= Gaylord Ravenal =

Character from "Show Boat"

Gaylord Ravenal is the leading male character in Edna Ferber's 1926 novel Show Boat, in the Jerome Kern-Oscar Hammerstein II musical adaptation, and in the films and other adaptations of the story. He is a handsome, compulsive riverboat gambler, who becomes the leading man of the showboat Cotton Blossom at the same time that Magnolia Hawks, the captain's daughter, becomes the leading lady. In the novel, this happens several years after the illegally married mulatto Julie Dozier (Magnolia's good friend) and her white husband Steve Baker have left the show on the boat. In the musical, it happens immediately after Julie and Steve are forced to leave the show. In the musical, Magnolia and Gaylord meet in the first scene of the show, before Julie and Steve leave, as Kern and Hammerstein wished to bring Gaylord into the story early. In the novel the two meet right after Gaylord is hired as leading man, long after Julie and Steve have left.

==Character history==
Magnolia and Gaylord fall in love and marry after a whirlwind courtship. In the novel, they stay on the boat until shortly after the accidental drowning of Magnolia's father, Cap'n Andy, during a storm. Because of the incessant nagging of Magnolia's mother, Parthy, they leave the boat with their baby daughter and move to Chicago, where they live off Gaylord's gambling earnings. They are alternately rich and poor, and Gaylord is occasionally unfaithful to his wife and belittles her. Years later, upon hearing that Parthy is coming to visit, and finding himself broke, he borrows money from the local whorehouse madam and returns, completely drunk, to the boarding house at which they are living. As he sleeps, Magnolia goes to the whorehouse to return the money, is horrified and saddened to discover that her old friend Julie is working as a secretary there. Magnolia returns to the boarding house to discover that Gaylord has abandoned her. He never returns, and Magnolia brings up their daughter alone. Gaylord eventually dies under unexplained circumstances, in San Francisco. Years later, after Parthy dies, Magnolia returns to Mississippi to manage the showboat and gives her daughter all of Parthy's inheritance money.

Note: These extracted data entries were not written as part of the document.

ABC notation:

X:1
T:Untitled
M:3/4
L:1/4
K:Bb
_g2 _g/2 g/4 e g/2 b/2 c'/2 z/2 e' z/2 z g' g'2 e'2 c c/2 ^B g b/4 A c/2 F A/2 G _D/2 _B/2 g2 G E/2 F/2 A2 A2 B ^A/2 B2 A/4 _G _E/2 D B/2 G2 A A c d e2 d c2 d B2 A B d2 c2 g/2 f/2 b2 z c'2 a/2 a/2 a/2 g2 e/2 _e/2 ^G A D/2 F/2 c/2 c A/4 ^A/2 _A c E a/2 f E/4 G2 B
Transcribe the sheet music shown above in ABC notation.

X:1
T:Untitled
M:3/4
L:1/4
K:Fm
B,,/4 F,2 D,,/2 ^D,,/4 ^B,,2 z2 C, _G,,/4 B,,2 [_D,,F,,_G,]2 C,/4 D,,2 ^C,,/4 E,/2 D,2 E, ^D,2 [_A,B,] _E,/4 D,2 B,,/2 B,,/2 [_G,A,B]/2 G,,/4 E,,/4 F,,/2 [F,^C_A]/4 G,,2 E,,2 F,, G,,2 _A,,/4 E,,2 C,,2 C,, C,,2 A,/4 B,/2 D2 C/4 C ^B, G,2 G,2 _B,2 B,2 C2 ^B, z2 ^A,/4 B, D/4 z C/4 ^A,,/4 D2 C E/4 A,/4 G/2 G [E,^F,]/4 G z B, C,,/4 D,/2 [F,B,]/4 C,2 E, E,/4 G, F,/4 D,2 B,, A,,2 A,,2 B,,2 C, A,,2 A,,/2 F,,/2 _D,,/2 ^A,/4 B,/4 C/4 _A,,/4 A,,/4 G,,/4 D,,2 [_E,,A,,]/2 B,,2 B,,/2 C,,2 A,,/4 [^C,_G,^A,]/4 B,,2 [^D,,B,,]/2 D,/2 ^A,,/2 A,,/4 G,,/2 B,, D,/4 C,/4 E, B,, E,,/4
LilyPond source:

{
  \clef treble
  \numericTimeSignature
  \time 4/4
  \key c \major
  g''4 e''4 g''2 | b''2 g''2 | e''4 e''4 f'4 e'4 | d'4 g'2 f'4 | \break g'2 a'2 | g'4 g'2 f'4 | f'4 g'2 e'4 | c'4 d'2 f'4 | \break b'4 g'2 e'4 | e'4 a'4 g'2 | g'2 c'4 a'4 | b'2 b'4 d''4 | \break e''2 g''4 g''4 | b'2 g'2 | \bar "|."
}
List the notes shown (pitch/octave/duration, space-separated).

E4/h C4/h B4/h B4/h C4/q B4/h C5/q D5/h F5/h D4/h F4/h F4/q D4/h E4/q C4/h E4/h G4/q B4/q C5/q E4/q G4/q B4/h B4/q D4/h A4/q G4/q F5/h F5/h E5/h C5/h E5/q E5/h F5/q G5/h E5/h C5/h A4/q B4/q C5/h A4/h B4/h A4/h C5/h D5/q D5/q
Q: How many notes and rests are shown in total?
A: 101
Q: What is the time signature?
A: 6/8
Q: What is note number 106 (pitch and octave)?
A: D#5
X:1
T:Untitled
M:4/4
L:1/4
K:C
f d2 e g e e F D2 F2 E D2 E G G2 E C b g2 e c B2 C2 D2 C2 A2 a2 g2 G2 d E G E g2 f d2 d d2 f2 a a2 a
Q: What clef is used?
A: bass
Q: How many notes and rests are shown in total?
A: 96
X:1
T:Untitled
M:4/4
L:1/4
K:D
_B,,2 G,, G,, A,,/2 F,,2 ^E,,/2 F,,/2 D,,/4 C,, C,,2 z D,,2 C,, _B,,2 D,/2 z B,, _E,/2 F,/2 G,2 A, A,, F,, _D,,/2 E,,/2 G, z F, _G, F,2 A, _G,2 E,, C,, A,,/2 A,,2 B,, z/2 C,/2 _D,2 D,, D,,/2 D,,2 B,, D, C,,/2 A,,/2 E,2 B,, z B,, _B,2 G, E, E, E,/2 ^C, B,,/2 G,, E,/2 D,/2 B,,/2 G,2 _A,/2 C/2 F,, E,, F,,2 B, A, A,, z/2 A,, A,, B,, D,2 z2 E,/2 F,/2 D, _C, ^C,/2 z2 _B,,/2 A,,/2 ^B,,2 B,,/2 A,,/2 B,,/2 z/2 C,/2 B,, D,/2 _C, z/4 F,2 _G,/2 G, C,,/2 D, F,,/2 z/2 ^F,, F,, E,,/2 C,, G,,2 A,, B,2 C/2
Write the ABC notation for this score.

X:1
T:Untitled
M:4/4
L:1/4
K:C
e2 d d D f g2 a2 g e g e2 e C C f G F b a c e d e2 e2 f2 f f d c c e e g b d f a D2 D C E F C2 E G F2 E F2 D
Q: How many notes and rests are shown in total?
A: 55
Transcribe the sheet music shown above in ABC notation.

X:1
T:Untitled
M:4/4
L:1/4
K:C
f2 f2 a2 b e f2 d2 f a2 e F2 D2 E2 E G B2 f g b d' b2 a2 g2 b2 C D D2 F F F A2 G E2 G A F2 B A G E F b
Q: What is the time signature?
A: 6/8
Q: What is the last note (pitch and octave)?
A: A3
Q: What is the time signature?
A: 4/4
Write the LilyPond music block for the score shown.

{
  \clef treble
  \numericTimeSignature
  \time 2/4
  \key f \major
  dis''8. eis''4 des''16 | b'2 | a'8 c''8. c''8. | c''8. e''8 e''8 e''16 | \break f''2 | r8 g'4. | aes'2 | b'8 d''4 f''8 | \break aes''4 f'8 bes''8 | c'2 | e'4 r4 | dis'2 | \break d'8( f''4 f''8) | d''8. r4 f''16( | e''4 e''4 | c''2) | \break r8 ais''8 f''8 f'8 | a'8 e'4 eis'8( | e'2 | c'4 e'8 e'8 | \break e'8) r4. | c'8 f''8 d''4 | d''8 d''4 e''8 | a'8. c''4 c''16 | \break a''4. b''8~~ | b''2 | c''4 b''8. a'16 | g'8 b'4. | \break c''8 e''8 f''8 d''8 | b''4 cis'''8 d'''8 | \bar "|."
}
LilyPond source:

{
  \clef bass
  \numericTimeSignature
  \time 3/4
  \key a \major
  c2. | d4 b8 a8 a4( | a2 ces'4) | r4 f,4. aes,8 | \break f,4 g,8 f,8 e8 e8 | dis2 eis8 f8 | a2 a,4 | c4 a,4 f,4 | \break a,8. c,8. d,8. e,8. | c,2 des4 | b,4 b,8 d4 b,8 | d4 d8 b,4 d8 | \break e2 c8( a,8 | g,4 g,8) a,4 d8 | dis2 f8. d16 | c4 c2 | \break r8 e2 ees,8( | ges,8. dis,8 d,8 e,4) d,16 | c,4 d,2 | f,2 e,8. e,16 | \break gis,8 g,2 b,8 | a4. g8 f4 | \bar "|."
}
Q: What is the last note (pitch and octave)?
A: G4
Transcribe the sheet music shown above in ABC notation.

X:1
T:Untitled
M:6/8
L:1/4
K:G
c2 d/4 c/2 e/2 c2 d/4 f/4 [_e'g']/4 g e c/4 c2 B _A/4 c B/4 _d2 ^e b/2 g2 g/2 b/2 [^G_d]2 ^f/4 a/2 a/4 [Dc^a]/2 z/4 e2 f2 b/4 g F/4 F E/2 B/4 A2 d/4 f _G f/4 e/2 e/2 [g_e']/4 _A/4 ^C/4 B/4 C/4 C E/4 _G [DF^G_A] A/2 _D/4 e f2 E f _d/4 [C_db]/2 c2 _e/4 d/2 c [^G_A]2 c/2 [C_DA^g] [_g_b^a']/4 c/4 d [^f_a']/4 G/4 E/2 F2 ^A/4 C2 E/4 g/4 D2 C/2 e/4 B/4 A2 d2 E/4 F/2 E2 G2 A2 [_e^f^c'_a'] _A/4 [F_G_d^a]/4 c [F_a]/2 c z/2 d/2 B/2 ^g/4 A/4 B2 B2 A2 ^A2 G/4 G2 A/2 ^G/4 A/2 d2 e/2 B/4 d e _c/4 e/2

In the musical, Gaylord is a much more sympathetic character. None of the characters in the story die in the musical, and Gaylord remains faithful to Magnolia. The pair moves to Chicago with their daughter, as in the novel, but not because of Parthy's nagging. Rather, Gaylord wants to show Magnolia the big city. He deserts her after ten years, not because he fears the wrath of Parthy, but because he feels guilty over his gambling losses and his inability to support Magnolia. She gets a job as a nightclub singer when Julie, who is now an alcoholic, secretly quits the job so that Magnolia can have it. Magnolia goes on to become a Broadway star, with the encouragement of her father, Cap'n Andy, all the while raising her daughter alone. Twenty-three years later, when Magnolia retires and she and her now adult daughter (now a Broadway star herself) return to the boat for a family reunion, Gaylord is there waiting. He and Magnolia reconcile, and all is well. There are variations of this in the film versions.

==Portrayals==
Gaylord was portrayed by Howard Marsh in the original 1927 stage production of Show Boat. Though producer Florenz Ziegfeld brought most of the original cast back in his 1932 revival of the show, Dennis King played Gaylord. In 1929, Joseph Schildkraut, complete with Viennese accent, was rather incongruously cast as a non-singing Gaylord in the first, part-talkie film version of Show Boat. In James Whale's 1936 film version, Allan Jones played the role. In the 1946 stage revival, which was revised by Kern and Hammerstein to accommodate a slightly shorter running time, Charles Fredericks played the role. In MGM's 1951 Technicolor remake, Howard Keel portrayed Gaylord.

The 1946 biopic of Kern's life, Till the Clouds Roll By, featured a re-enactment of some of the first act of Show Boat, with Tony Martin as Gaylord.